TASK PROMPT -
Scan the lines below and report each one containing "Then" by copying it.

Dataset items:
================================

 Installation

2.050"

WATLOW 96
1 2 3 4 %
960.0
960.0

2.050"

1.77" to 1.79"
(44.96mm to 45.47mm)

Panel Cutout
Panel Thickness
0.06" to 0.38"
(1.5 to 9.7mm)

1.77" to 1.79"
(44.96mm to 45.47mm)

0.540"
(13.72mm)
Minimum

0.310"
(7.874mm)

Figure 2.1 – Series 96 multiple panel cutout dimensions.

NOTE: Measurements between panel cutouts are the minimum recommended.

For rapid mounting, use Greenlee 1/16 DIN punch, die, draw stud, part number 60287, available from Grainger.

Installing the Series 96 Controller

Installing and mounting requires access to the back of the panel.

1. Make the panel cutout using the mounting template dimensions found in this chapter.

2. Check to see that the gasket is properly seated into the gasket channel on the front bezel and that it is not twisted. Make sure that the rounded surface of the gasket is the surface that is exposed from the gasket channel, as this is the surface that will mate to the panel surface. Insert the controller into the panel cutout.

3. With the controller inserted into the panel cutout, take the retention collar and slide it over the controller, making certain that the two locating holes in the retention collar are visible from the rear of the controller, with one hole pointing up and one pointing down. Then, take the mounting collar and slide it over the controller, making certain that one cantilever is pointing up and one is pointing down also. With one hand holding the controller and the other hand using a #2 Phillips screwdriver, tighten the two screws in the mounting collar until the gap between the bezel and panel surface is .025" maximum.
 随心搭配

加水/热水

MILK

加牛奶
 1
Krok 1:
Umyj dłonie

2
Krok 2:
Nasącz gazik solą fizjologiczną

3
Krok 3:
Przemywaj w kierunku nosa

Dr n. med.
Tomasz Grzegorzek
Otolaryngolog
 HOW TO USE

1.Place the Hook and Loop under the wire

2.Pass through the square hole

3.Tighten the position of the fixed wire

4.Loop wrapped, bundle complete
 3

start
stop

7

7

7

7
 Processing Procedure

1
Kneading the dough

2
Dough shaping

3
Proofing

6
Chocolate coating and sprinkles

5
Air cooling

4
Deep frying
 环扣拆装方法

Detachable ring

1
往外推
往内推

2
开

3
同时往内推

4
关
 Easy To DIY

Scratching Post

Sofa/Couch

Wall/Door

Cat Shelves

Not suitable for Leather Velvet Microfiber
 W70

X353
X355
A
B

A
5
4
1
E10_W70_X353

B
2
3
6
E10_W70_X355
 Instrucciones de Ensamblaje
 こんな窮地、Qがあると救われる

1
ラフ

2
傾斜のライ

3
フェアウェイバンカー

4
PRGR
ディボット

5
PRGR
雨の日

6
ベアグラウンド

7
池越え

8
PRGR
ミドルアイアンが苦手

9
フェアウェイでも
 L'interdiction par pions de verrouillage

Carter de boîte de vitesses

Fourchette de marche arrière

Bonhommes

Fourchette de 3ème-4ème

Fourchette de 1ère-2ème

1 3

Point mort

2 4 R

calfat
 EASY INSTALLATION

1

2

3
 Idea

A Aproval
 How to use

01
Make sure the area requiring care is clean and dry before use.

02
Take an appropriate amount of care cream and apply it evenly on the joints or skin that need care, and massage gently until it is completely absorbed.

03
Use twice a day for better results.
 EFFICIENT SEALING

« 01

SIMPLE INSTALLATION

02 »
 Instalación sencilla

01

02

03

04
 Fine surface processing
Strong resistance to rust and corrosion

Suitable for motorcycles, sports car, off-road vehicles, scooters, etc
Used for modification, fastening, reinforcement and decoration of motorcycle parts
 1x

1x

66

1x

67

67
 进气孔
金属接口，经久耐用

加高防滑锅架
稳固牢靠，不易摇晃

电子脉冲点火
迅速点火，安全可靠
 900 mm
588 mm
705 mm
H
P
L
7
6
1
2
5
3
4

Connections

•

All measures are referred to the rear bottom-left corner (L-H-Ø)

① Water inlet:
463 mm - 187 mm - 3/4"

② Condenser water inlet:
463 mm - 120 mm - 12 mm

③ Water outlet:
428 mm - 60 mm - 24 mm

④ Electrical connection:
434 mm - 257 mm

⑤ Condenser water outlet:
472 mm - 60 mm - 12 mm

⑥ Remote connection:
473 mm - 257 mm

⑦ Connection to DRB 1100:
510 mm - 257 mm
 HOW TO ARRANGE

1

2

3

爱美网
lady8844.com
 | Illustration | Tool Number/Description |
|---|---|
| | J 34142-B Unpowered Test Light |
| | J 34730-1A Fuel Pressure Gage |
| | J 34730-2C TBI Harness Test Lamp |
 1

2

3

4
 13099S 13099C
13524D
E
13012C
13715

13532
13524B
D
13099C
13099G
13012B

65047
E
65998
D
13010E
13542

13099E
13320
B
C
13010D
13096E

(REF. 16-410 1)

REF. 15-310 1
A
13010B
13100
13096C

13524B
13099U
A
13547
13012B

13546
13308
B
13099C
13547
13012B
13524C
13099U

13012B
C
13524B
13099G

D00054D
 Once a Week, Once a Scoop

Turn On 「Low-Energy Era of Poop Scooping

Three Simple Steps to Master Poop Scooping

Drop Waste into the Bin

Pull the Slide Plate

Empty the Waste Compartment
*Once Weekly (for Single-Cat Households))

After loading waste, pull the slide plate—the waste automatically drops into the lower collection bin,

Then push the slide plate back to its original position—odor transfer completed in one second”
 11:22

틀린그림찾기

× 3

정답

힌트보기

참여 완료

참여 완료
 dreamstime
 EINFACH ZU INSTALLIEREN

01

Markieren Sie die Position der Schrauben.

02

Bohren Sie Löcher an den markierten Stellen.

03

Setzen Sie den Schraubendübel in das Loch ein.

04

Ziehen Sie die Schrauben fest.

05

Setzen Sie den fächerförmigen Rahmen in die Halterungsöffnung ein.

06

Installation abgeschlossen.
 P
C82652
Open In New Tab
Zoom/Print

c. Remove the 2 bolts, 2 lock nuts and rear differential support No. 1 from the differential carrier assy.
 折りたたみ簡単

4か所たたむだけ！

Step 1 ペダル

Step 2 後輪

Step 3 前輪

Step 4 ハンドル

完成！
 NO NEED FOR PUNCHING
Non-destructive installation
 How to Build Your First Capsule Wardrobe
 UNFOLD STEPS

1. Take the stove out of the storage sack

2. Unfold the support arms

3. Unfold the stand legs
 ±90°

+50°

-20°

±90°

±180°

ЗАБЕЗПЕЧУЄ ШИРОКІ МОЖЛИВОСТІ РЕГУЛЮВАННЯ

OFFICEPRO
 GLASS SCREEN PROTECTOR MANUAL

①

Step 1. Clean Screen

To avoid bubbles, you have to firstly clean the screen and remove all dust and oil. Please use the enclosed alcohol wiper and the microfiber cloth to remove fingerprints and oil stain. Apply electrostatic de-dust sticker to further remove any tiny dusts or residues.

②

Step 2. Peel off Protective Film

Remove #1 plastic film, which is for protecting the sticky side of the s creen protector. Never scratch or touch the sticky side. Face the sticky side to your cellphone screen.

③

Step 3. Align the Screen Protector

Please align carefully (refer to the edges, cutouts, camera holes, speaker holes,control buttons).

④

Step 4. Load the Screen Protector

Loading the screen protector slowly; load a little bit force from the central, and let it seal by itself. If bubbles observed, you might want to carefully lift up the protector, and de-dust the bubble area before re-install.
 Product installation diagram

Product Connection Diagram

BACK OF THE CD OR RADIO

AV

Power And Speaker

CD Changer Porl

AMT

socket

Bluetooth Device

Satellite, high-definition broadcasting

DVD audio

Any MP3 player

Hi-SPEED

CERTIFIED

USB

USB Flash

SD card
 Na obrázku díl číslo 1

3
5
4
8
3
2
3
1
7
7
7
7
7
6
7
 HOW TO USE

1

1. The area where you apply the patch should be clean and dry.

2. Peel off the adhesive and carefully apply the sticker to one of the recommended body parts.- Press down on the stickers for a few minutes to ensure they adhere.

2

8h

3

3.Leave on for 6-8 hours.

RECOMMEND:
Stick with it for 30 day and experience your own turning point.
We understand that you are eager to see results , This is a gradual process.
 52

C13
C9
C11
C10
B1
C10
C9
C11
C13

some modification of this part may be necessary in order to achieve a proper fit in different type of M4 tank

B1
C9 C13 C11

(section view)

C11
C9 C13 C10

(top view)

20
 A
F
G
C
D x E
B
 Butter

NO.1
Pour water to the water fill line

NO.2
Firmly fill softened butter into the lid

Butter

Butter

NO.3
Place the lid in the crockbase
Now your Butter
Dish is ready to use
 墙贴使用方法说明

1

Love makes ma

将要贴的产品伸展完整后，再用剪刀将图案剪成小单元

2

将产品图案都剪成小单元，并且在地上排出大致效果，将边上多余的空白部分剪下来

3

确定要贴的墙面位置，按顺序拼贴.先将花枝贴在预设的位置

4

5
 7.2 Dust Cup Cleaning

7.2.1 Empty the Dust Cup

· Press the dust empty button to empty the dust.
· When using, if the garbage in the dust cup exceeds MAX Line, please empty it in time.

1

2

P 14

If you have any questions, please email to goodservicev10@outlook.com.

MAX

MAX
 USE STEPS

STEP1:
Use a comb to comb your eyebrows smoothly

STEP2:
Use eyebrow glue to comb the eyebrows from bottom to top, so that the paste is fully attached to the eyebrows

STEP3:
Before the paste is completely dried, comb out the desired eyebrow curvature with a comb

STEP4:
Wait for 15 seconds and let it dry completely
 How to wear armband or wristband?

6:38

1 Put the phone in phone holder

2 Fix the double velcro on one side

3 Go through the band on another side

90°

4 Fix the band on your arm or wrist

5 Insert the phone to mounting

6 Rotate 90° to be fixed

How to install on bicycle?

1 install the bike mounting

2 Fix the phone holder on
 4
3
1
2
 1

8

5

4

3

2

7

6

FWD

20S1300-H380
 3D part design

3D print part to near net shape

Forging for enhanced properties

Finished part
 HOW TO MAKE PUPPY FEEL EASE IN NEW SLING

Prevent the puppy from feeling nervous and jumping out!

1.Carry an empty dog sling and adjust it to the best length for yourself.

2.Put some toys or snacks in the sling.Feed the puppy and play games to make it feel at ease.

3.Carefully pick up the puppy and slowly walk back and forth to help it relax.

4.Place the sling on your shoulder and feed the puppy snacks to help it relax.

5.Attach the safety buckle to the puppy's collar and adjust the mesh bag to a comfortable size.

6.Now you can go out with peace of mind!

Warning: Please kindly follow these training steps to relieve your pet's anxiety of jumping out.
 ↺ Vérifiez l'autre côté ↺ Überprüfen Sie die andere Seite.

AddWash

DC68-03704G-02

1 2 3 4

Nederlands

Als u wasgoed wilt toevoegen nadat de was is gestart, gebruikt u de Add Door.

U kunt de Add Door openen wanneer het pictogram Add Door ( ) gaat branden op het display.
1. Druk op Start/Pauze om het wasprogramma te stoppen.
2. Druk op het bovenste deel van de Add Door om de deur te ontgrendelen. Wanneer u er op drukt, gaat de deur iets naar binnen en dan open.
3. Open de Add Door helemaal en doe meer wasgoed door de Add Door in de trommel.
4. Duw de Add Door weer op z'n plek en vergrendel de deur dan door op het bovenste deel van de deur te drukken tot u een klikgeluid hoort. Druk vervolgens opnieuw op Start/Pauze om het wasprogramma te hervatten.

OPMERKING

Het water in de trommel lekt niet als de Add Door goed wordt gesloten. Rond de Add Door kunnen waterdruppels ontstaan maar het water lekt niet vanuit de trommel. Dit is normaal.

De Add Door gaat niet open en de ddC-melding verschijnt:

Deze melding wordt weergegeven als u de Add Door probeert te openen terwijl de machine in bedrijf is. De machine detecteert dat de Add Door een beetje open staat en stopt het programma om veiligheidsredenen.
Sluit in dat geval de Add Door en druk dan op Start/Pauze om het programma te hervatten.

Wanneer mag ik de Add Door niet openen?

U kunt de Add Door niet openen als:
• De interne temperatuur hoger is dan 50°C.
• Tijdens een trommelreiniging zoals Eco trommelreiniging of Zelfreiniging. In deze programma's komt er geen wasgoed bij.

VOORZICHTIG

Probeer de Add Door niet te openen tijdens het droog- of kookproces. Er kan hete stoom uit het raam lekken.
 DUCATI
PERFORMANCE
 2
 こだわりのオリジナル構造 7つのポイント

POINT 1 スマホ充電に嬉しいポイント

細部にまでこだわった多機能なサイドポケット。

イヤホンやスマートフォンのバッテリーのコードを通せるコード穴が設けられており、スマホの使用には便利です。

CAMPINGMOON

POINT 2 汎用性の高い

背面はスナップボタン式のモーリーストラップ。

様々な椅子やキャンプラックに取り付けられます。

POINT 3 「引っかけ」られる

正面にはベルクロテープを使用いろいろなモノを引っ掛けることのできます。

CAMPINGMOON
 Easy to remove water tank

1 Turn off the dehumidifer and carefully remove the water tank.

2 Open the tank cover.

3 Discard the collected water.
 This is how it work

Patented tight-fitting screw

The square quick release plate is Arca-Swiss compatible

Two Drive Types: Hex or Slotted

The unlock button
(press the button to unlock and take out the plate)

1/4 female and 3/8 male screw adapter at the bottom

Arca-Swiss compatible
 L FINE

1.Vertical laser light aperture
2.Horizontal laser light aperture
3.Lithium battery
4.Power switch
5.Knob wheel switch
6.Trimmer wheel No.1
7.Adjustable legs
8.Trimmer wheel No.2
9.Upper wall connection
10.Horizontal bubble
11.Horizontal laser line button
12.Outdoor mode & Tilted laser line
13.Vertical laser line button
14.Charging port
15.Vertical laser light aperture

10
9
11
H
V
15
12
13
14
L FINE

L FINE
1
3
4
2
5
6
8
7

================================

TASK RESULT -
3. With the controller inserted into the panel cutout, take the retention collar and slide it over the controller, making certain that the two locating holes in the retention collar are visible from the rear of the controller, with one hole pointing up and one pointing down. Then, take the mounting collar and slide it over the controller, making certain that one cantilever is pointing up and one is pointing down also. With one hand holding the controller and the other hand using a #2 Phillips screwdriver, tighten the two screws in the mounting collar until the gap between the bezel and panel surface is .025" maximum.
Then push the slide plate back to its original position—odor transfer completed in one second”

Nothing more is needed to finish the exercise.